Distriknews.co, Jakarta – Gubernur Jawa Barat, Dedi Mulyadi, memicu perdebatan saat mengusulkan penghapusan Upah Minimum Kabupaten/Kota (UMK). Ia menyarankan sistem upah sektoral nasional sebagai gantinya.
Ia menilai sistem UMK menciptakan masalah nyata. Perbedaan upah antar daerah dalam satu kawasan industri kerap besar, seperti antara Purwakarta dan Karawang atau antara Sumedang dan Bandung, dengan selisih mencapai Rp 500 ribu hingga Rp 1 juta. Perbedaan itu tidak mencerminkan produktivitas atau biaya hidup riil, melainkan hasil negosiasi politik lokal.
Menurut Dedi, disparitas itu jadi penyebab pabrik memindah lokasi hanya karena mempertimbangkan biaya upah yang lebih rendah. Hal ini ia nilai membawa ketidakproduktifan. “Purwakarta lari ke Karawang, Karawang lari ke Indramayu, nanti ke Jawa Tengah. Ini harus dihentikan,” ujarnya.

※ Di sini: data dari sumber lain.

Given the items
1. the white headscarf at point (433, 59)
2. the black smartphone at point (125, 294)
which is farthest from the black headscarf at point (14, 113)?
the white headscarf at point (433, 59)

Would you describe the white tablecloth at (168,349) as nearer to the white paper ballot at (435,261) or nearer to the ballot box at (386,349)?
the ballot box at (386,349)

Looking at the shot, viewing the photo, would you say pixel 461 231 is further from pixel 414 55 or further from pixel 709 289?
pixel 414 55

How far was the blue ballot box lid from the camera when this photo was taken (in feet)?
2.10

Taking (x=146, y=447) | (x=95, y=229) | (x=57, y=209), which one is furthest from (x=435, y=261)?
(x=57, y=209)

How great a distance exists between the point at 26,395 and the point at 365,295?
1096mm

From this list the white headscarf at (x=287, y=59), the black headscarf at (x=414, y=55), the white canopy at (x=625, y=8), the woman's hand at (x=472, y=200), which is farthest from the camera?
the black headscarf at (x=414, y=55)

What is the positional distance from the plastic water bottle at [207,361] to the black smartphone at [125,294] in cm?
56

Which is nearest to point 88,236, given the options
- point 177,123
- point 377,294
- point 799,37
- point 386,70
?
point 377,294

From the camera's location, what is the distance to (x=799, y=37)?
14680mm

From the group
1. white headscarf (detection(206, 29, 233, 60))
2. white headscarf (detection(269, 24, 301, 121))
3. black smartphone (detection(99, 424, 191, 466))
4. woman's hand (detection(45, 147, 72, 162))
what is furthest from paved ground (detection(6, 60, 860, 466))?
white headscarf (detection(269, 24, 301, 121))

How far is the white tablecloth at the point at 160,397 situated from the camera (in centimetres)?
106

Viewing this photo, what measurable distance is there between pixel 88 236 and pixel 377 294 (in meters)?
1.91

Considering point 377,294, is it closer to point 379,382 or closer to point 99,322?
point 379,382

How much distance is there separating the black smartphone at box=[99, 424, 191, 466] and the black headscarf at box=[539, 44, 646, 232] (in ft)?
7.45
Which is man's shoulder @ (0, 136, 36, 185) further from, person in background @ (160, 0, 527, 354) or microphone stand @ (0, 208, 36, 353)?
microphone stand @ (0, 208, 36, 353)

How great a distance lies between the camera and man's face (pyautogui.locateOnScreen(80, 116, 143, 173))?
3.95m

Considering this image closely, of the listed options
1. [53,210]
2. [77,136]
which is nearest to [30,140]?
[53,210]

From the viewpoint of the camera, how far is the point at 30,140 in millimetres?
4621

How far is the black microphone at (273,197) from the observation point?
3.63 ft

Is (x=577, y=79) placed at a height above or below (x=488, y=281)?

Sebagai solusi, Dedi menawarkan sistem upah sektoral nasional. Upah ditetapkan menurut jenis industri—pertambangan, energi, makanan dan minuman, serta manufaktur—dan berlaku merata di seluruh wilayah Indonesia. Ia menyebut sistem itu akan mendorong keadilan, stabilitas, serta kepastian bagi pekerja dan investor.

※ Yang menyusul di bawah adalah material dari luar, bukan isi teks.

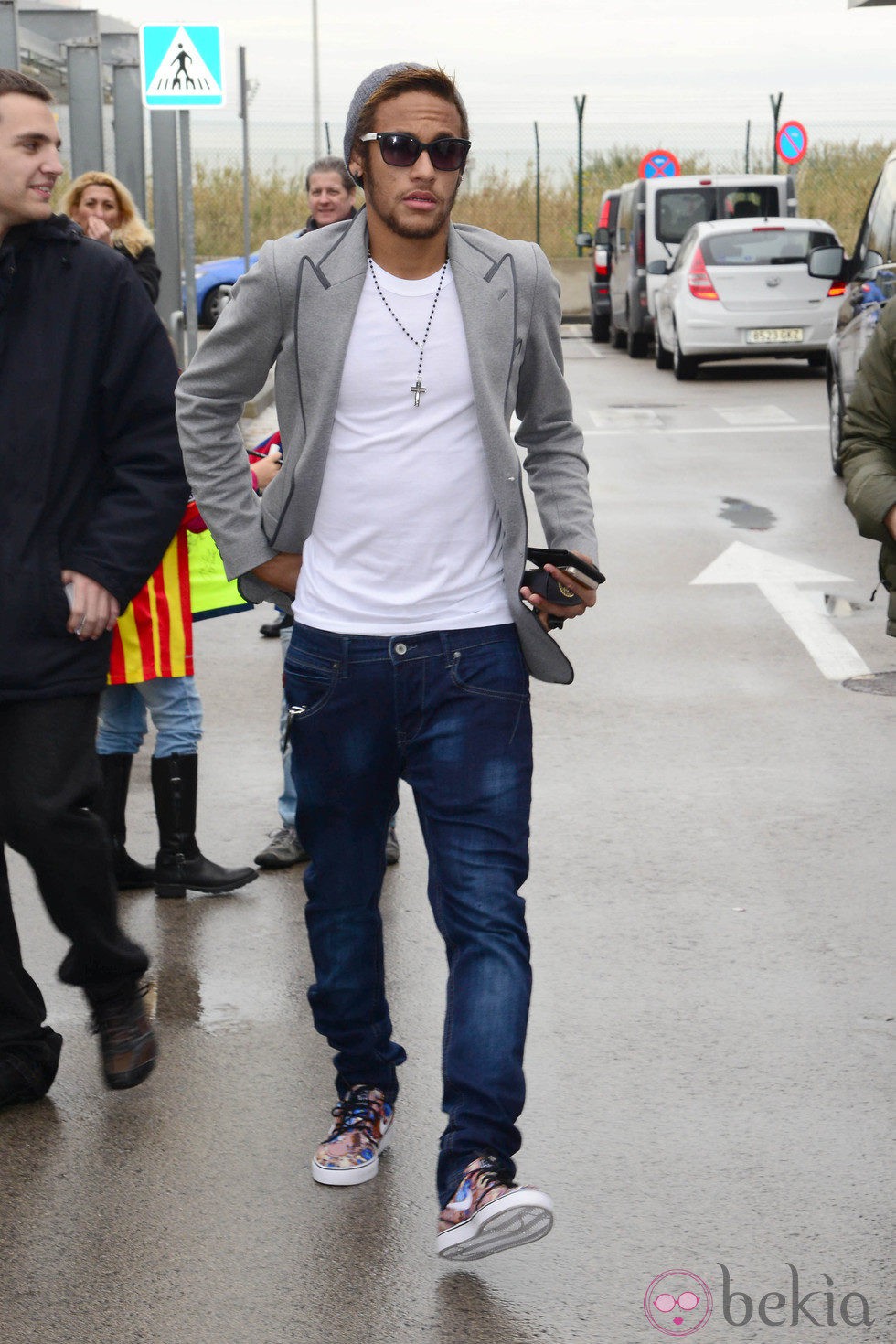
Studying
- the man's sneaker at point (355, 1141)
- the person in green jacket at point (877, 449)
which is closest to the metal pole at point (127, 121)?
the person in green jacket at point (877, 449)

Ia juga menyoroti politisasi UMK saat penetapan. Dedi mengatakan penetapan upah sering dimanfaatkan kepala daerah demi popularitas menjelang pemilu atau pilkada. Dengan sistem sektoral terpusat, ruang politisasi bisa ditekan.
Wacana ini sudah disampaikan kepada Asosiasi Pengusaha Indonesia (Apindo) dan saat rapat konsultasi nasional di Bandung. Namun hingga kini, pemerintah pusat belum memberikan tanggapan resmi terhadap usulan tersebut.
Jika konsep ini disetujui dan diterapkan, sistem ketenagakerjaan bisa berubah total. Perlu kajian mendalam untuk mengevaluasi dampak sektor industri, perbedaan biaya hidup, dan kesiapan pelaku usaha. Sistem baru ini berpotensi menggantikan kebiasaan lama UMK berbasis wilayah.